Modifying Class Object

Steve Howell showell30 at yahoo.com
Sun Feb 14 09:15:02 CET 2010


On Feb 10, 6:16 am, Steven D'Aprano <st... at REMOVE-THIS-
cybersource.com.au> wrote:
>
> Alf, although your English in this forum has been excellent so far, I
> understand you are Norwegian, so it is possible that you aren't a native
> English speaker and possibly unaware that quotation marks are sometimes
> ambiguous in English.
>
> While it is true that quoted text is officially meant to indicate a
> direct quote, it is also commonly used in informal text to indicate a
> paraphrase. (There are other uses as well, but they don't concern us now.)
>
> Unfortunately, this means that in informal discussions like this it is
> sometimes difficult to distinguish a direct quote from a paraphrase,
> except by context.
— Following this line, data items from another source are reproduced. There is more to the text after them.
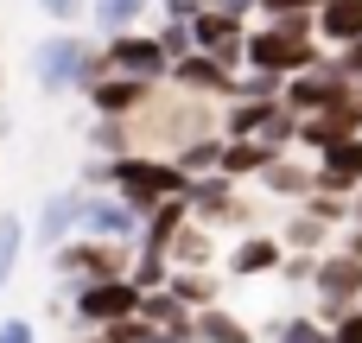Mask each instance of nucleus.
Here are the masks:
<instances>
[{"instance_id": "f257e3e1", "label": "nucleus", "mask_w": 362, "mask_h": 343, "mask_svg": "<svg viewBox=\"0 0 362 343\" xmlns=\"http://www.w3.org/2000/svg\"><path fill=\"white\" fill-rule=\"evenodd\" d=\"M318 57V13H286V19H261L248 25L242 45V70H267V76H299Z\"/></svg>"}, {"instance_id": "f03ea898", "label": "nucleus", "mask_w": 362, "mask_h": 343, "mask_svg": "<svg viewBox=\"0 0 362 343\" xmlns=\"http://www.w3.org/2000/svg\"><path fill=\"white\" fill-rule=\"evenodd\" d=\"M108 191L127 197L140 216H153L165 197H185L191 191V172L178 159H165V153H127V159H115V185Z\"/></svg>"}, {"instance_id": "7ed1b4c3", "label": "nucleus", "mask_w": 362, "mask_h": 343, "mask_svg": "<svg viewBox=\"0 0 362 343\" xmlns=\"http://www.w3.org/2000/svg\"><path fill=\"white\" fill-rule=\"evenodd\" d=\"M95 64H102V51H95L83 32H45V38L32 45V83H38L45 95L83 89V83L95 76Z\"/></svg>"}, {"instance_id": "20e7f679", "label": "nucleus", "mask_w": 362, "mask_h": 343, "mask_svg": "<svg viewBox=\"0 0 362 343\" xmlns=\"http://www.w3.org/2000/svg\"><path fill=\"white\" fill-rule=\"evenodd\" d=\"M140 306H146V293H140L127 274L76 280V299H70V312H76L83 331H108V325H121V318H140Z\"/></svg>"}, {"instance_id": "39448f33", "label": "nucleus", "mask_w": 362, "mask_h": 343, "mask_svg": "<svg viewBox=\"0 0 362 343\" xmlns=\"http://www.w3.org/2000/svg\"><path fill=\"white\" fill-rule=\"evenodd\" d=\"M356 95V83H350V70L344 64H331V57H312L299 76H286L280 83V102L305 121V115H325V108H337V102H350Z\"/></svg>"}, {"instance_id": "423d86ee", "label": "nucleus", "mask_w": 362, "mask_h": 343, "mask_svg": "<svg viewBox=\"0 0 362 343\" xmlns=\"http://www.w3.org/2000/svg\"><path fill=\"white\" fill-rule=\"evenodd\" d=\"M312 293H318L325 325L344 318L350 306H362V255H356V248H325L318 267H312Z\"/></svg>"}, {"instance_id": "0eeeda50", "label": "nucleus", "mask_w": 362, "mask_h": 343, "mask_svg": "<svg viewBox=\"0 0 362 343\" xmlns=\"http://www.w3.org/2000/svg\"><path fill=\"white\" fill-rule=\"evenodd\" d=\"M102 64L121 70V76H140V83H153V89L172 76V51L159 45V32H140V25H134V32H108V38H102Z\"/></svg>"}, {"instance_id": "6e6552de", "label": "nucleus", "mask_w": 362, "mask_h": 343, "mask_svg": "<svg viewBox=\"0 0 362 343\" xmlns=\"http://www.w3.org/2000/svg\"><path fill=\"white\" fill-rule=\"evenodd\" d=\"M140 229H146V216H140L127 197H115V191H89V204H83V236L134 248V242H140Z\"/></svg>"}, {"instance_id": "1a4fd4ad", "label": "nucleus", "mask_w": 362, "mask_h": 343, "mask_svg": "<svg viewBox=\"0 0 362 343\" xmlns=\"http://www.w3.org/2000/svg\"><path fill=\"white\" fill-rule=\"evenodd\" d=\"M172 89H191V95H223L229 102V89H235V70L216 57V51H185V57H172V76H165Z\"/></svg>"}, {"instance_id": "9d476101", "label": "nucleus", "mask_w": 362, "mask_h": 343, "mask_svg": "<svg viewBox=\"0 0 362 343\" xmlns=\"http://www.w3.org/2000/svg\"><path fill=\"white\" fill-rule=\"evenodd\" d=\"M83 95H89V108H95V115H140V102L153 95V83H140V76H121V70L95 64V76L83 83Z\"/></svg>"}, {"instance_id": "9b49d317", "label": "nucleus", "mask_w": 362, "mask_h": 343, "mask_svg": "<svg viewBox=\"0 0 362 343\" xmlns=\"http://www.w3.org/2000/svg\"><path fill=\"white\" fill-rule=\"evenodd\" d=\"M83 204H89V191H51L38 204V223H32L38 248H64L70 236H83Z\"/></svg>"}, {"instance_id": "f8f14e48", "label": "nucleus", "mask_w": 362, "mask_h": 343, "mask_svg": "<svg viewBox=\"0 0 362 343\" xmlns=\"http://www.w3.org/2000/svg\"><path fill=\"white\" fill-rule=\"evenodd\" d=\"M57 274H64V280H102V274H121V242L70 236V242L57 248Z\"/></svg>"}, {"instance_id": "ddd939ff", "label": "nucleus", "mask_w": 362, "mask_h": 343, "mask_svg": "<svg viewBox=\"0 0 362 343\" xmlns=\"http://www.w3.org/2000/svg\"><path fill=\"white\" fill-rule=\"evenodd\" d=\"M280 261H286V242L267 236V229H248V236L235 242V255H229V274H235V280H274Z\"/></svg>"}, {"instance_id": "4468645a", "label": "nucleus", "mask_w": 362, "mask_h": 343, "mask_svg": "<svg viewBox=\"0 0 362 343\" xmlns=\"http://www.w3.org/2000/svg\"><path fill=\"white\" fill-rule=\"evenodd\" d=\"M312 191H337V197L362 191V134H350V140H337V146L318 153V185Z\"/></svg>"}, {"instance_id": "2eb2a0df", "label": "nucleus", "mask_w": 362, "mask_h": 343, "mask_svg": "<svg viewBox=\"0 0 362 343\" xmlns=\"http://www.w3.org/2000/svg\"><path fill=\"white\" fill-rule=\"evenodd\" d=\"M318 45H325V51L362 45V0H325V6H318Z\"/></svg>"}, {"instance_id": "dca6fc26", "label": "nucleus", "mask_w": 362, "mask_h": 343, "mask_svg": "<svg viewBox=\"0 0 362 343\" xmlns=\"http://www.w3.org/2000/svg\"><path fill=\"white\" fill-rule=\"evenodd\" d=\"M274 153H280L274 140H255V134H235V140H223V165H216V172L242 185V178H261V165H267Z\"/></svg>"}, {"instance_id": "f3484780", "label": "nucleus", "mask_w": 362, "mask_h": 343, "mask_svg": "<svg viewBox=\"0 0 362 343\" xmlns=\"http://www.w3.org/2000/svg\"><path fill=\"white\" fill-rule=\"evenodd\" d=\"M191 337H197V343H255V331H248L242 312H229V306H204V312L191 318Z\"/></svg>"}, {"instance_id": "a211bd4d", "label": "nucleus", "mask_w": 362, "mask_h": 343, "mask_svg": "<svg viewBox=\"0 0 362 343\" xmlns=\"http://www.w3.org/2000/svg\"><path fill=\"white\" fill-rule=\"evenodd\" d=\"M159 0H89V25L108 38V32H134V25H146V13H153Z\"/></svg>"}, {"instance_id": "6ab92c4d", "label": "nucleus", "mask_w": 362, "mask_h": 343, "mask_svg": "<svg viewBox=\"0 0 362 343\" xmlns=\"http://www.w3.org/2000/svg\"><path fill=\"white\" fill-rule=\"evenodd\" d=\"M331 229H337V223H325V216H312V210L299 204V216L286 223V248H305V255H325V248H331Z\"/></svg>"}, {"instance_id": "aec40b11", "label": "nucleus", "mask_w": 362, "mask_h": 343, "mask_svg": "<svg viewBox=\"0 0 362 343\" xmlns=\"http://www.w3.org/2000/svg\"><path fill=\"white\" fill-rule=\"evenodd\" d=\"M165 293H172L178 306H191V312H204V306H216V280H210V274H191V267H172V280H165Z\"/></svg>"}, {"instance_id": "412c9836", "label": "nucleus", "mask_w": 362, "mask_h": 343, "mask_svg": "<svg viewBox=\"0 0 362 343\" xmlns=\"http://www.w3.org/2000/svg\"><path fill=\"white\" fill-rule=\"evenodd\" d=\"M19 255H25V223H19V216H0V293L13 286Z\"/></svg>"}, {"instance_id": "4be33fe9", "label": "nucleus", "mask_w": 362, "mask_h": 343, "mask_svg": "<svg viewBox=\"0 0 362 343\" xmlns=\"http://www.w3.org/2000/svg\"><path fill=\"white\" fill-rule=\"evenodd\" d=\"M274 343H331V325H325V318L293 312V318H280V325H274Z\"/></svg>"}, {"instance_id": "5701e85b", "label": "nucleus", "mask_w": 362, "mask_h": 343, "mask_svg": "<svg viewBox=\"0 0 362 343\" xmlns=\"http://www.w3.org/2000/svg\"><path fill=\"white\" fill-rule=\"evenodd\" d=\"M57 25H76V19H89V0H38Z\"/></svg>"}, {"instance_id": "b1692460", "label": "nucleus", "mask_w": 362, "mask_h": 343, "mask_svg": "<svg viewBox=\"0 0 362 343\" xmlns=\"http://www.w3.org/2000/svg\"><path fill=\"white\" fill-rule=\"evenodd\" d=\"M331 343H362V306H350L344 318H331Z\"/></svg>"}, {"instance_id": "393cba45", "label": "nucleus", "mask_w": 362, "mask_h": 343, "mask_svg": "<svg viewBox=\"0 0 362 343\" xmlns=\"http://www.w3.org/2000/svg\"><path fill=\"white\" fill-rule=\"evenodd\" d=\"M0 343H38V325L32 318H0Z\"/></svg>"}, {"instance_id": "a878e982", "label": "nucleus", "mask_w": 362, "mask_h": 343, "mask_svg": "<svg viewBox=\"0 0 362 343\" xmlns=\"http://www.w3.org/2000/svg\"><path fill=\"white\" fill-rule=\"evenodd\" d=\"M216 6H223V13H235L242 25H248V19H261V0H216Z\"/></svg>"}, {"instance_id": "bb28decb", "label": "nucleus", "mask_w": 362, "mask_h": 343, "mask_svg": "<svg viewBox=\"0 0 362 343\" xmlns=\"http://www.w3.org/2000/svg\"><path fill=\"white\" fill-rule=\"evenodd\" d=\"M350 229H362V191H350Z\"/></svg>"}, {"instance_id": "cd10ccee", "label": "nucleus", "mask_w": 362, "mask_h": 343, "mask_svg": "<svg viewBox=\"0 0 362 343\" xmlns=\"http://www.w3.org/2000/svg\"><path fill=\"white\" fill-rule=\"evenodd\" d=\"M344 248H356V255H362V236H350V242H344Z\"/></svg>"}, {"instance_id": "c85d7f7f", "label": "nucleus", "mask_w": 362, "mask_h": 343, "mask_svg": "<svg viewBox=\"0 0 362 343\" xmlns=\"http://www.w3.org/2000/svg\"><path fill=\"white\" fill-rule=\"evenodd\" d=\"M197 6H216V0H197Z\"/></svg>"}, {"instance_id": "c756f323", "label": "nucleus", "mask_w": 362, "mask_h": 343, "mask_svg": "<svg viewBox=\"0 0 362 343\" xmlns=\"http://www.w3.org/2000/svg\"><path fill=\"white\" fill-rule=\"evenodd\" d=\"M255 343H261V337H255ZM267 343H274V337H267Z\"/></svg>"}]
</instances>
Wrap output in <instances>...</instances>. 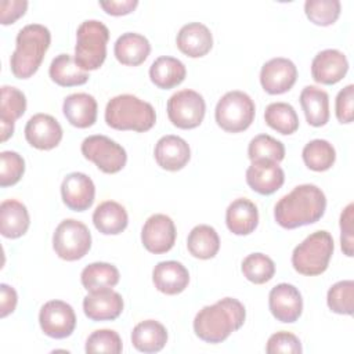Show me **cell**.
<instances>
[{
    "label": "cell",
    "mask_w": 354,
    "mask_h": 354,
    "mask_svg": "<svg viewBox=\"0 0 354 354\" xmlns=\"http://www.w3.org/2000/svg\"><path fill=\"white\" fill-rule=\"evenodd\" d=\"M268 307L278 321L285 324L296 322L303 313L301 293L295 285L278 283L270 290Z\"/></svg>",
    "instance_id": "obj_14"
},
{
    "label": "cell",
    "mask_w": 354,
    "mask_h": 354,
    "mask_svg": "<svg viewBox=\"0 0 354 354\" xmlns=\"http://www.w3.org/2000/svg\"><path fill=\"white\" fill-rule=\"evenodd\" d=\"M353 101H354V86L347 84L337 93L336 101H335V113L340 123L348 124L353 122V118H354Z\"/></svg>",
    "instance_id": "obj_44"
},
{
    "label": "cell",
    "mask_w": 354,
    "mask_h": 354,
    "mask_svg": "<svg viewBox=\"0 0 354 354\" xmlns=\"http://www.w3.org/2000/svg\"><path fill=\"white\" fill-rule=\"evenodd\" d=\"M25 138L36 149L50 151L62 140V127L55 118L47 113L33 115L25 126Z\"/></svg>",
    "instance_id": "obj_15"
},
{
    "label": "cell",
    "mask_w": 354,
    "mask_h": 354,
    "mask_svg": "<svg viewBox=\"0 0 354 354\" xmlns=\"http://www.w3.org/2000/svg\"><path fill=\"white\" fill-rule=\"evenodd\" d=\"M80 151L87 160H91L102 173L113 174L120 171L127 162L126 149L106 136L94 134L82 141Z\"/></svg>",
    "instance_id": "obj_9"
},
{
    "label": "cell",
    "mask_w": 354,
    "mask_h": 354,
    "mask_svg": "<svg viewBox=\"0 0 354 354\" xmlns=\"http://www.w3.org/2000/svg\"><path fill=\"white\" fill-rule=\"evenodd\" d=\"M105 122L115 130L148 131L156 122L153 106L133 94H120L111 98L105 106Z\"/></svg>",
    "instance_id": "obj_4"
},
{
    "label": "cell",
    "mask_w": 354,
    "mask_h": 354,
    "mask_svg": "<svg viewBox=\"0 0 354 354\" xmlns=\"http://www.w3.org/2000/svg\"><path fill=\"white\" fill-rule=\"evenodd\" d=\"M342 11L339 0H307L304 3V12L307 18L318 26L333 25Z\"/></svg>",
    "instance_id": "obj_40"
},
{
    "label": "cell",
    "mask_w": 354,
    "mask_h": 354,
    "mask_svg": "<svg viewBox=\"0 0 354 354\" xmlns=\"http://www.w3.org/2000/svg\"><path fill=\"white\" fill-rule=\"evenodd\" d=\"M51 33L41 24L24 26L15 39V50L10 58L11 72L17 79H29L40 68L50 47Z\"/></svg>",
    "instance_id": "obj_3"
},
{
    "label": "cell",
    "mask_w": 354,
    "mask_h": 354,
    "mask_svg": "<svg viewBox=\"0 0 354 354\" xmlns=\"http://www.w3.org/2000/svg\"><path fill=\"white\" fill-rule=\"evenodd\" d=\"M301 158L310 170L326 171L333 166L336 160V151L329 141L315 138L304 145Z\"/></svg>",
    "instance_id": "obj_35"
},
{
    "label": "cell",
    "mask_w": 354,
    "mask_h": 354,
    "mask_svg": "<svg viewBox=\"0 0 354 354\" xmlns=\"http://www.w3.org/2000/svg\"><path fill=\"white\" fill-rule=\"evenodd\" d=\"M246 183L254 192L271 195L283 185L285 173L277 162L257 159L246 169Z\"/></svg>",
    "instance_id": "obj_18"
},
{
    "label": "cell",
    "mask_w": 354,
    "mask_h": 354,
    "mask_svg": "<svg viewBox=\"0 0 354 354\" xmlns=\"http://www.w3.org/2000/svg\"><path fill=\"white\" fill-rule=\"evenodd\" d=\"M18 303V295L15 289L7 283L0 285V317L6 318L14 313Z\"/></svg>",
    "instance_id": "obj_48"
},
{
    "label": "cell",
    "mask_w": 354,
    "mask_h": 354,
    "mask_svg": "<svg viewBox=\"0 0 354 354\" xmlns=\"http://www.w3.org/2000/svg\"><path fill=\"white\" fill-rule=\"evenodd\" d=\"M299 100L308 124L321 127L329 122V95L325 90L317 86H306Z\"/></svg>",
    "instance_id": "obj_28"
},
{
    "label": "cell",
    "mask_w": 354,
    "mask_h": 354,
    "mask_svg": "<svg viewBox=\"0 0 354 354\" xmlns=\"http://www.w3.org/2000/svg\"><path fill=\"white\" fill-rule=\"evenodd\" d=\"M266 123L275 131L289 136L299 129V116L288 102H271L264 111Z\"/></svg>",
    "instance_id": "obj_36"
},
{
    "label": "cell",
    "mask_w": 354,
    "mask_h": 354,
    "mask_svg": "<svg viewBox=\"0 0 354 354\" xmlns=\"http://www.w3.org/2000/svg\"><path fill=\"white\" fill-rule=\"evenodd\" d=\"M297 79L296 65L283 57H275L267 61L260 71V83L268 94H283L289 91Z\"/></svg>",
    "instance_id": "obj_13"
},
{
    "label": "cell",
    "mask_w": 354,
    "mask_h": 354,
    "mask_svg": "<svg viewBox=\"0 0 354 354\" xmlns=\"http://www.w3.org/2000/svg\"><path fill=\"white\" fill-rule=\"evenodd\" d=\"M48 75L54 83L62 87L82 86L88 80V73L83 71L69 54L57 55L50 64Z\"/></svg>",
    "instance_id": "obj_32"
},
{
    "label": "cell",
    "mask_w": 354,
    "mask_h": 354,
    "mask_svg": "<svg viewBox=\"0 0 354 354\" xmlns=\"http://www.w3.org/2000/svg\"><path fill=\"white\" fill-rule=\"evenodd\" d=\"M353 209L354 205L348 203L340 214V245L342 250L347 257L354 253V236H353Z\"/></svg>",
    "instance_id": "obj_45"
},
{
    "label": "cell",
    "mask_w": 354,
    "mask_h": 354,
    "mask_svg": "<svg viewBox=\"0 0 354 354\" xmlns=\"http://www.w3.org/2000/svg\"><path fill=\"white\" fill-rule=\"evenodd\" d=\"M325 209L324 191L314 184H300L275 203L274 218L282 228L293 230L317 223Z\"/></svg>",
    "instance_id": "obj_1"
},
{
    "label": "cell",
    "mask_w": 354,
    "mask_h": 354,
    "mask_svg": "<svg viewBox=\"0 0 354 354\" xmlns=\"http://www.w3.org/2000/svg\"><path fill=\"white\" fill-rule=\"evenodd\" d=\"M39 324L48 337L65 339L75 330L76 314L72 306L66 301L50 300L40 308Z\"/></svg>",
    "instance_id": "obj_11"
},
{
    "label": "cell",
    "mask_w": 354,
    "mask_h": 354,
    "mask_svg": "<svg viewBox=\"0 0 354 354\" xmlns=\"http://www.w3.org/2000/svg\"><path fill=\"white\" fill-rule=\"evenodd\" d=\"M28 8L26 0H4L0 3V22L1 25L14 24L21 18Z\"/></svg>",
    "instance_id": "obj_46"
},
{
    "label": "cell",
    "mask_w": 354,
    "mask_h": 354,
    "mask_svg": "<svg viewBox=\"0 0 354 354\" xmlns=\"http://www.w3.org/2000/svg\"><path fill=\"white\" fill-rule=\"evenodd\" d=\"M25 173V160L15 151L0 153V187L6 188L17 184Z\"/></svg>",
    "instance_id": "obj_42"
},
{
    "label": "cell",
    "mask_w": 354,
    "mask_h": 354,
    "mask_svg": "<svg viewBox=\"0 0 354 354\" xmlns=\"http://www.w3.org/2000/svg\"><path fill=\"white\" fill-rule=\"evenodd\" d=\"M256 106L249 94L232 90L225 93L214 109L216 123L228 133H241L254 120Z\"/></svg>",
    "instance_id": "obj_7"
},
{
    "label": "cell",
    "mask_w": 354,
    "mask_h": 354,
    "mask_svg": "<svg viewBox=\"0 0 354 354\" xmlns=\"http://www.w3.org/2000/svg\"><path fill=\"white\" fill-rule=\"evenodd\" d=\"M245 318V306L238 299L224 297L198 311L194 318V332L201 340L217 344L238 330Z\"/></svg>",
    "instance_id": "obj_2"
},
{
    "label": "cell",
    "mask_w": 354,
    "mask_h": 354,
    "mask_svg": "<svg viewBox=\"0 0 354 354\" xmlns=\"http://www.w3.org/2000/svg\"><path fill=\"white\" fill-rule=\"evenodd\" d=\"M205 113V100L195 90H180L167 100L169 120L178 129L189 130L198 127L202 123Z\"/></svg>",
    "instance_id": "obj_10"
},
{
    "label": "cell",
    "mask_w": 354,
    "mask_h": 354,
    "mask_svg": "<svg viewBox=\"0 0 354 354\" xmlns=\"http://www.w3.org/2000/svg\"><path fill=\"white\" fill-rule=\"evenodd\" d=\"M330 311L342 315H351L354 310V282L351 279L339 281L332 285L326 295Z\"/></svg>",
    "instance_id": "obj_39"
},
{
    "label": "cell",
    "mask_w": 354,
    "mask_h": 354,
    "mask_svg": "<svg viewBox=\"0 0 354 354\" xmlns=\"http://www.w3.org/2000/svg\"><path fill=\"white\" fill-rule=\"evenodd\" d=\"M124 303L120 293L112 290V288L88 292L83 299L84 315L94 321H113L123 311Z\"/></svg>",
    "instance_id": "obj_17"
},
{
    "label": "cell",
    "mask_w": 354,
    "mask_h": 354,
    "mask_svg": "<svg viewBox=\"0 0 354 354\" xmlns=\"http://www.w3.org/2000/svg\"><path fill=\"white\" fill-rule=\"evenodd\" d=\"M152 282L155 288L165 295H178L188 286L189 272L180 261H160L152 271Z\"/></svg>",
    "instance_id": "obj_22"
},
{
    "label": "cell",
    "mask_w": 354,
    "mask_h": 354,
    "mask_svg": "<svg viewBox=\"0 0 354 354\" xmlns=\"http://www.w3.org/2000/svg\"><path fill=\"white\" fill-rule=\"evenodd\" d=\"M151 53L149 40L140 33L126 32L118 37L113 46L116 59L127 66L141 65Z\"/></svg>",
    "instance_id": "obj_27"
},
{
    "label": "cell",
    "mask_w": 354,
    "mask_h": 354,
    "mask_svg": "<svg viewBox=\"0 0 354 354\" xmlns=\"http://www.w3.org/2000/svg\"><path fill=\"white\" fill-rule=\"evenodd\" d=\"M61 196L71 210L84 212L94 203L95 185L87 174L73 171L66 174L62 180Z\"/></svg>",
    "instance_id": "obj_16"
},
{
    "label": "cell",
    "mask_w": 354,
    "mask_h": 354,
    "mask_svg": "<svg viewBox=\"0 0 354 354\" xmlns=\"http://www.w3.org/2000/svg\"><path fill=\"white\" fill-rule=\"evenodd\" d=\"M93 224L104 235H118L126 230L129 216L120 203L105 201L95 207L93 213Z\"/></svg>",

In context, as a native speaker, I can assure you that
> Stephen Hansen's use of quotation marks is a paraphrase and not meant to
> be read as a direct quote.

As another native speaker of English, I can assure Alf that using
quotation marks in a paraphrase in written English is actually
strictly admonished against in some English speaking countries.  At
least according to my English teachers.  To the extent that many
people on the Internet don't speak English natively, I think the most
conservative and reasonable convention applies--use quotes to quote
directly; if you're not quoting directly, omit quotes and make clear
the fact that you are paraphrasing.

Which isn't to say we don't all make mistakes.

I have no idea about what Stephen Hanson said.  Most misattributions
are actually paraphrases, whether they be in quotes or not.